— START OF Page text —

Trader Success Story: Erica Bacon
November 1, 2017

Erica Bacon is a 58-year-old full-time trader. She had been a public servant for most of her working life. Currently, she is the chief navigator for an indefinite nomadic existence in a serious off-road caravan. Originally from Brisbane, after finishing work early in 2013, Erica and her husband have been touring Australia as “grey nomads” with no fixed address. 

I came to realise without any resentment, albeit late in our marriage, that if I wanted more for us financially, then I would have to make it happen.

She has been trading on and off for the past 7 years and consistently for the last 18 months. Erica mostly trades Australian shares in the Top ASX200.

Q1. How and when did you first become interested in the markets?

When I turned 50, I decided that I needed to take more control over our financial affairs/ future, something my husband and I had neglected in the past. My husband Ken is an accomplished theatre nurse and a gorgeous human being. He has very straightforward needs, goals, and aspirations. I came to realize without any resentment, albeit late in our marriage, that if I wanted more for us financially, then I would have to make it happen. Couldn’t and shouldn’t leave it up to Ken, as he just wasn’t interested. I was an absolute novice at wealth creation and needed to learn some strategies quickly.

— END OF Page text —
— START OF Listing —

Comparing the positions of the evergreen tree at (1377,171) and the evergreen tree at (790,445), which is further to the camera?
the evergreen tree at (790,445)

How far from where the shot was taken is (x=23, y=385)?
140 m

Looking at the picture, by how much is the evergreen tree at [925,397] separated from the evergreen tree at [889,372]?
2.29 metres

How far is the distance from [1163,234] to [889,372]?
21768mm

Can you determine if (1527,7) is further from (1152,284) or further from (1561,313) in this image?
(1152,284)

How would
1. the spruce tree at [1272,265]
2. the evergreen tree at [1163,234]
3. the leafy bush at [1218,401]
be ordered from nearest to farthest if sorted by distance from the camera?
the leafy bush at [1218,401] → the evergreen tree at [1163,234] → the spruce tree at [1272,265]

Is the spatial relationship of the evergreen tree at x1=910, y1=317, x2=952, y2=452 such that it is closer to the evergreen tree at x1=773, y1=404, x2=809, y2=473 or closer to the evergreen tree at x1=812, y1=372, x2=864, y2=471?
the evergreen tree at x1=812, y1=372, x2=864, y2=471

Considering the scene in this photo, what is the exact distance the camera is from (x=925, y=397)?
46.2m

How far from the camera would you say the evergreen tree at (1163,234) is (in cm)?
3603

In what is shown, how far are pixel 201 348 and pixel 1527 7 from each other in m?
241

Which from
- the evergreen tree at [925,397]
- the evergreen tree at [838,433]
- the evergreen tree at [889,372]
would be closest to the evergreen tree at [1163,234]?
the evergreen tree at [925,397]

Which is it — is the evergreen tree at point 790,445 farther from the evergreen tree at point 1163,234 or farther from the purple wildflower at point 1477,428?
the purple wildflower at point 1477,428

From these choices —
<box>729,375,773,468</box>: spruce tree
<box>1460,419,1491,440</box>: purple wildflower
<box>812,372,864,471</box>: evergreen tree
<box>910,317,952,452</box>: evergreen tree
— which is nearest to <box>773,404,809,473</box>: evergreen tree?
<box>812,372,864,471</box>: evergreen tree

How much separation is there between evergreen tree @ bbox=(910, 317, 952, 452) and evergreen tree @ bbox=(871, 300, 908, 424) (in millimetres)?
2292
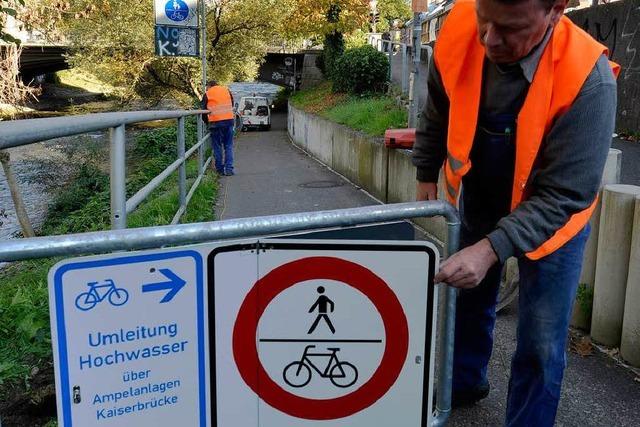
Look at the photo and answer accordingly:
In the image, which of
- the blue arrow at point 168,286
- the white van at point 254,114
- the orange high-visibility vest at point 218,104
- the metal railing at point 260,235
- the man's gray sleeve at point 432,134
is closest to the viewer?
the metal railing at point 260,235

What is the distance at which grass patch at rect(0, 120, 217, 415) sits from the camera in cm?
359

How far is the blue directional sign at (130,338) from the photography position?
1.65 metres

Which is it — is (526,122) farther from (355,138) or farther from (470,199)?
(355,138)

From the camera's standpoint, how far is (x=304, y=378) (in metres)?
1.93

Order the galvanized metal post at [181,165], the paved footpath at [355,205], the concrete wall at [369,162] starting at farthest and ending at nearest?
1. the concrete wall at [369,162]
2. the galvanized metal post at [181,165]
3. the paved footpath at [355,205]

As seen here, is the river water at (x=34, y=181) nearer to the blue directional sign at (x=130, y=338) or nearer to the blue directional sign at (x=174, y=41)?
the blue directional sign at (x=130, y=338)

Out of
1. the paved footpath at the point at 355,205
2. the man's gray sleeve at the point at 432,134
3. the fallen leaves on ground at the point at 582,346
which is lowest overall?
the paved footpath at the point at 355,205

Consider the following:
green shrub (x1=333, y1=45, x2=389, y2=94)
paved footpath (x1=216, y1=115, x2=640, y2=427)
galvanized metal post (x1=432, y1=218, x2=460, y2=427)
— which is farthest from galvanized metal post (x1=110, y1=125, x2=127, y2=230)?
green shrub (x1=333, y1=45, x2=389, y2=94)

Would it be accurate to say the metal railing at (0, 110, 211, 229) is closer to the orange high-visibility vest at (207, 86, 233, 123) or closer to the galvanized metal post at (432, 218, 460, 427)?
the galvanized metal post at (432, 218, 460, 427)

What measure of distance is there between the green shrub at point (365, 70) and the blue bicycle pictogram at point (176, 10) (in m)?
5.33

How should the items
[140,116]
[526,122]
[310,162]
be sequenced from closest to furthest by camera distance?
[526,122] < [140,116] < [310,162]

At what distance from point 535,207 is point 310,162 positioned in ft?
47.2

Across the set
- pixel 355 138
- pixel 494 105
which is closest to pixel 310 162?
pixel 355 138

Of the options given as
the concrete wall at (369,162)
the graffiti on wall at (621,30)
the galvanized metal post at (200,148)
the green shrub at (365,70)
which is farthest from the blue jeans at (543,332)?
the green shrub at (365,70)
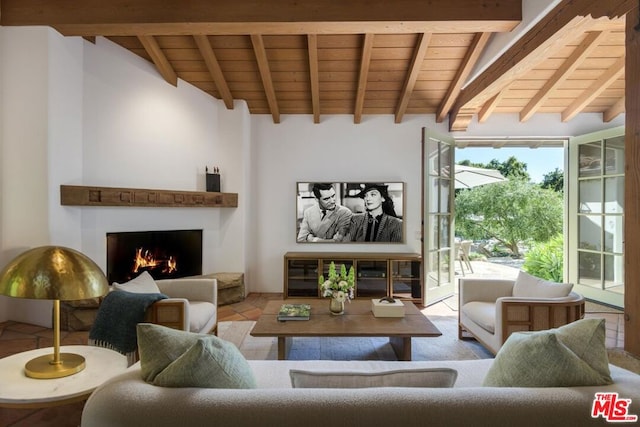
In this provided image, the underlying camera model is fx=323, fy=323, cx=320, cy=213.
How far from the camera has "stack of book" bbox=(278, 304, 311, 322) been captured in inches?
99.4

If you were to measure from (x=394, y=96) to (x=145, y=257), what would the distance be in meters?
3.81

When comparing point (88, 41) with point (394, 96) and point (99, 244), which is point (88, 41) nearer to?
point (99, 244)

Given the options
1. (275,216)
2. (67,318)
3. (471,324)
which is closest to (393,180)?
(275,216)

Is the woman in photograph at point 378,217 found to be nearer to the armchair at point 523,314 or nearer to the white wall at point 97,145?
the white wall at point 97,145

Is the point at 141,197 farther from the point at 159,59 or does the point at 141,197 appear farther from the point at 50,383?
the point at 50,383

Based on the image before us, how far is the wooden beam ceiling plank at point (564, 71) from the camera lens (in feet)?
10.8

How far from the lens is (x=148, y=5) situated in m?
2.80

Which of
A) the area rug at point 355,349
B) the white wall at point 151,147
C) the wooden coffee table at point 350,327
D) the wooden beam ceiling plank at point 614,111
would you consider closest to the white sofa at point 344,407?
the wooden coffee table at point 350,327

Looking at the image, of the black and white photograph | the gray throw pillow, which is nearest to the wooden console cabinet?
the black and white photograph

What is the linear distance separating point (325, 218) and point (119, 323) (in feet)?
9.91

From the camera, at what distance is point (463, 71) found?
371 cm

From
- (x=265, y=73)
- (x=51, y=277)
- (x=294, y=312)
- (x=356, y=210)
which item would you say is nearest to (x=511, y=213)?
(x=356, y=210)

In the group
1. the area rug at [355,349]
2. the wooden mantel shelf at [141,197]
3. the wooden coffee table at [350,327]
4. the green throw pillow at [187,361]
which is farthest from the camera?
the wooden mantel shelf at [141,197]

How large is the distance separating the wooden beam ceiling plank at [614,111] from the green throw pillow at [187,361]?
5681 mm
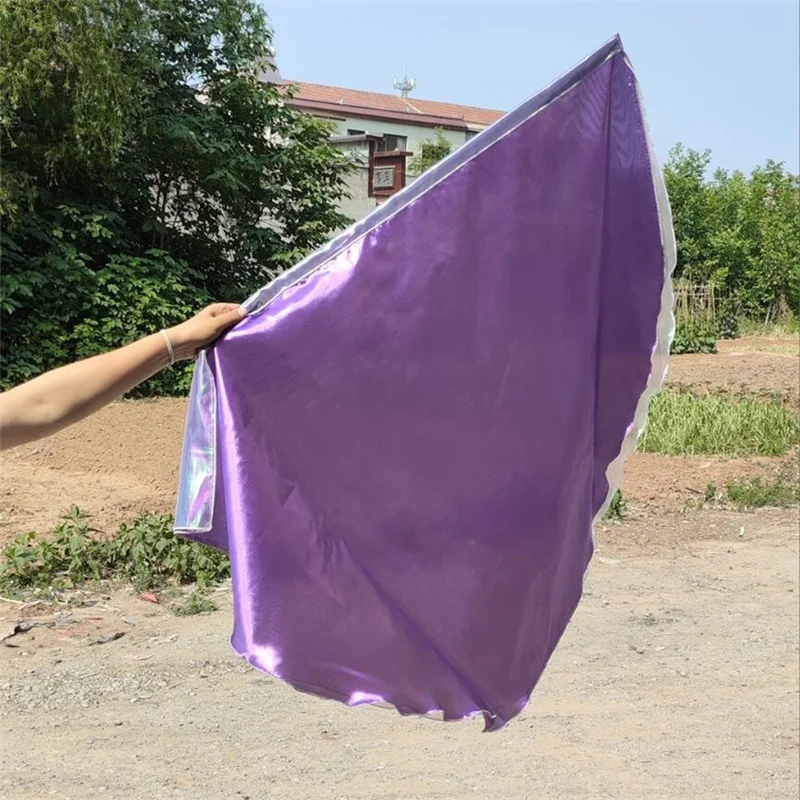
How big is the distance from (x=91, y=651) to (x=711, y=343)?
15.5m

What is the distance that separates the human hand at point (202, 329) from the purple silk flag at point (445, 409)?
0.02 metres

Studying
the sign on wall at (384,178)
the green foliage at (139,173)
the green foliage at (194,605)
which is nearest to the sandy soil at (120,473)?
the green foliage at (194,605)

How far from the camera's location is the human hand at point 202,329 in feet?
5.96

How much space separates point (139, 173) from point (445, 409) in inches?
425

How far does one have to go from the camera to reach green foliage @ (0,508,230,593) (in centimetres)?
520

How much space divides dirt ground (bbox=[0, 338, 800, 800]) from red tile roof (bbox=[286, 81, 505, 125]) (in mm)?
24176

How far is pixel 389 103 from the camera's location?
32.9 meters

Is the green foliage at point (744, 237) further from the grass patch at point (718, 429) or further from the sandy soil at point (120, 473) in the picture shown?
the sandy soil at point (120, 473)

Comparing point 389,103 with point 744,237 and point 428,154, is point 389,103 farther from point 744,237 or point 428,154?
point 744,237

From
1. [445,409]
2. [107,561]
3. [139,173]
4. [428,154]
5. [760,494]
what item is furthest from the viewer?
[428,154]

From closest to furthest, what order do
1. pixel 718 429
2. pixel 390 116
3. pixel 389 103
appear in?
pixel 718 429, pixel 390 116, pixel 389 103

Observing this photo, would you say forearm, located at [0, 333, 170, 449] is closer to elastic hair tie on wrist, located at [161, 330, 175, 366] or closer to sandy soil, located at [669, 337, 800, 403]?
elastic hair tie on wrist, located at [161, 330, 175, 366]

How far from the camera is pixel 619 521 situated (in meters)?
7.00

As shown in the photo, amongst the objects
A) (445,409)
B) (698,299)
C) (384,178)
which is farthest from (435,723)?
(698,299)
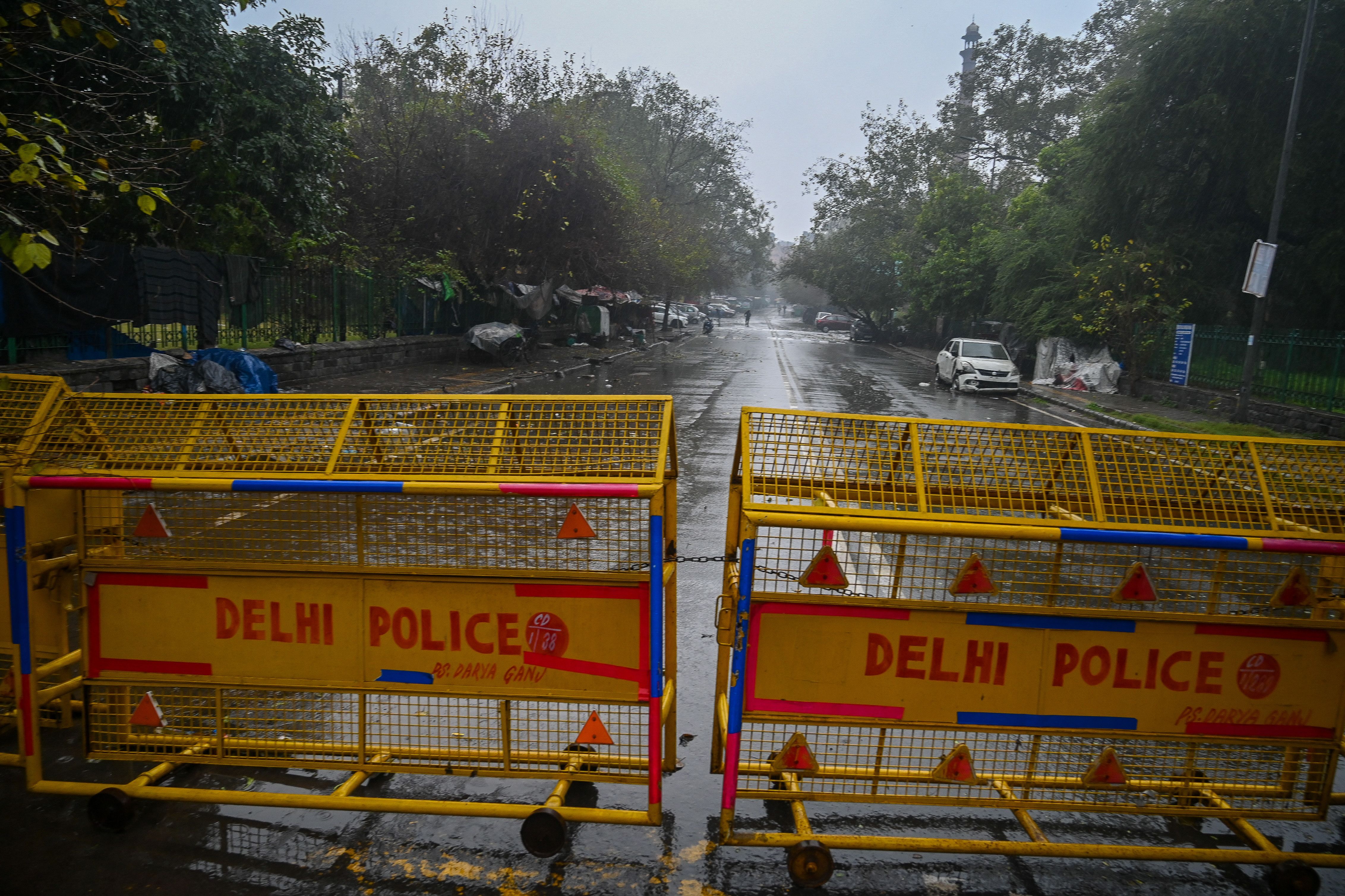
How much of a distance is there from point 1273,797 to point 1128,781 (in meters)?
0.61

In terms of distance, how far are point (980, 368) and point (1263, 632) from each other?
2201 centimetres

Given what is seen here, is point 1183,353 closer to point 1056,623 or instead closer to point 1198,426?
point 1198,426

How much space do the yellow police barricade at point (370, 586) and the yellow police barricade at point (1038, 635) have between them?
0.49 meters

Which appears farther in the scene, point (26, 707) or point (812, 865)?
point (26, 707)

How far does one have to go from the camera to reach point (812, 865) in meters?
3.11

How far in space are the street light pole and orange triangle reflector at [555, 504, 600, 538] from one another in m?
18.0

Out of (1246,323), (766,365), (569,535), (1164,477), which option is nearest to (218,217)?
(569,535)

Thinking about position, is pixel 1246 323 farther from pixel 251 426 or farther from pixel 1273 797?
pixel 251 426

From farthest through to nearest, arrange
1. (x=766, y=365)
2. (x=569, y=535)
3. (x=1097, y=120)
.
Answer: (x=766, y=365) → (x=1097, y=120) → (x=569, y=535)

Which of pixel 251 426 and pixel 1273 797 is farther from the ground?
pixel 251 426

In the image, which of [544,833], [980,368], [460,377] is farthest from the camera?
[980,368]

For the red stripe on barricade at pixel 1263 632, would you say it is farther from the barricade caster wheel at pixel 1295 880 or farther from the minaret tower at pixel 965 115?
the minaret tower at pixel 965 115

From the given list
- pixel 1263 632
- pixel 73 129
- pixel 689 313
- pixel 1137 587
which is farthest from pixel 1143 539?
pixel 689 313

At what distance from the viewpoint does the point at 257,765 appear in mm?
3449
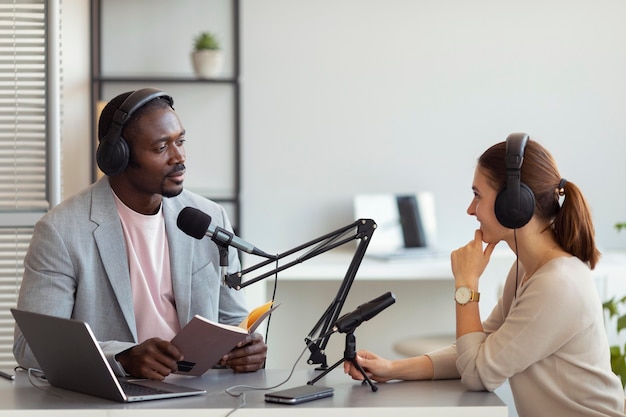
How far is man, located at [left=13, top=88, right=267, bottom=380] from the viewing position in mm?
2070

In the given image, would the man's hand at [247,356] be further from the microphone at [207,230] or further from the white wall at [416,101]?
the white wall at [416,101]

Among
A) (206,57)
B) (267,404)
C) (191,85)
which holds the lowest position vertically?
(267,404)

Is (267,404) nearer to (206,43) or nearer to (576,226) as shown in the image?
(576,226)

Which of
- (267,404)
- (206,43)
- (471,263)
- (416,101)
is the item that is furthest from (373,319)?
(267,404)

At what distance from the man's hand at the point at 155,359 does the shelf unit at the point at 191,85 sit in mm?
1969

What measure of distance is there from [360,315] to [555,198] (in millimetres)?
502

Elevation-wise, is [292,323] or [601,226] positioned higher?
[601,226]

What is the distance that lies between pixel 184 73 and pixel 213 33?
0.71 feet

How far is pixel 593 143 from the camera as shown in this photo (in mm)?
4039

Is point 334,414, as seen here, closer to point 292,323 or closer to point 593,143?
point 292,323

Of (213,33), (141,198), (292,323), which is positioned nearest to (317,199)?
(292,323)

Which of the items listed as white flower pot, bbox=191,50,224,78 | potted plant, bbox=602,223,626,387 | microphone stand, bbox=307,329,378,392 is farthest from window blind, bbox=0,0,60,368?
potted plant, bbox=602,223,626,387

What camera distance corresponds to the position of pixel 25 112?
131 inches

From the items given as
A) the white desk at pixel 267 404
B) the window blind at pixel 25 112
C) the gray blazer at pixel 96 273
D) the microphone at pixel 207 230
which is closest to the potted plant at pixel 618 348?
the white desk at pixel 267 404
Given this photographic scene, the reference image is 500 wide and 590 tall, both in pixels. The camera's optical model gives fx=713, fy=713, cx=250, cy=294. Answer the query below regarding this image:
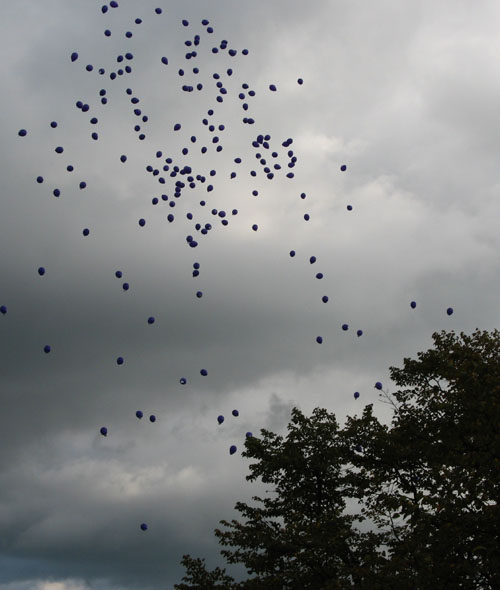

— END OF Listing —

- Given exercise A -
Answer these questions from the trader profile:
(i) Which city is Erica Bacon originally from?
(ii) What does she mostly trade?
(iii) What is her husband Ken's occupation?
- Given exercise B -
Say whether each statement agrees with the trader profile, and quote the words that decide it.
(i) Erica finished work early in 2013.
(ii) Erica has traded consistently for the past 7 years.
(iii) Erica decided to take more control over the couple's finances when she turned 50.

- Complete output A -
(i) Brisbane
(ii) Australian shares in the Top ASX200
(iii) Theatre nurse

- Complete output B -
(i) Yes: "after finishing work early in 2013"
(ii) No: "She has been trading on and off for the past 7 years and consistently for the last 18 months."
(iii) Yes: "When I turned 50, I decided that I needed to take more control over our financial affairs/ future"